[TO DO]
Rewrite every item below with "nearest" changed to "closest" and nothing else altered, and leave the pictures out of your answer.

[MATERIAL FOR THIS EXERCISE]
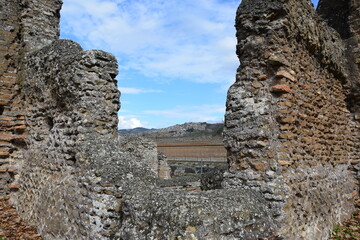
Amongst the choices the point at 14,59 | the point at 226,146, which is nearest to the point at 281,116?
the point at 226,146

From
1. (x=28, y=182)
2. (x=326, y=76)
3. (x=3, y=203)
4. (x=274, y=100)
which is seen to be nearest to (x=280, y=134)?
(x=274, y=100)

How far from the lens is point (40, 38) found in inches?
303

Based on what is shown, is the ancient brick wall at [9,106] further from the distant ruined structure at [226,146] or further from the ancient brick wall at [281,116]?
the ancient brick wall at [281,116]

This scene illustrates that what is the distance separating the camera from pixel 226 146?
512cm

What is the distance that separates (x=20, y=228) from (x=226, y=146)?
13.8 ft

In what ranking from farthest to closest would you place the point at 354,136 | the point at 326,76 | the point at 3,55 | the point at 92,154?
the point at 354,136 → the point at 3,55 → the point at 326,76 → the point at 92,154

[RESPONSE BELOW]
Amongst the choices the point at 14,59 | the point at 226,146, which is closest to the point at 281,116?
the point at 226,146

From
1. (x=28, y=182)
2. (x=326, y=76)
3. (x=3, y=203)
4. (x=274, y=100)
which is seen to be closest to (x=280, y=134)?
(x=274, y=100)

How far from the lens is point (40, 38) found in inches?
303

Based on what is shown, is the ancient brick wall at [9,106] further from the distant ruined structure at [226,146] or further from the ancient brick wall at [281,116]?
the ancient brick wall at [281,116]

This scene illustrates that what is the distance separating the camera from pixel 226 146?
512cm

What is the distance that separates (x=20, y=228) from (x=226, y=146)?
13.8 ft

In what ranking from farthest to closest would you place the point at 354,136 | the point at 326,76 | the point at 3,55 | the point at 92,154?
the point at 354,136 → the point at 3,55 → the point at 326,76 → the point at 92,154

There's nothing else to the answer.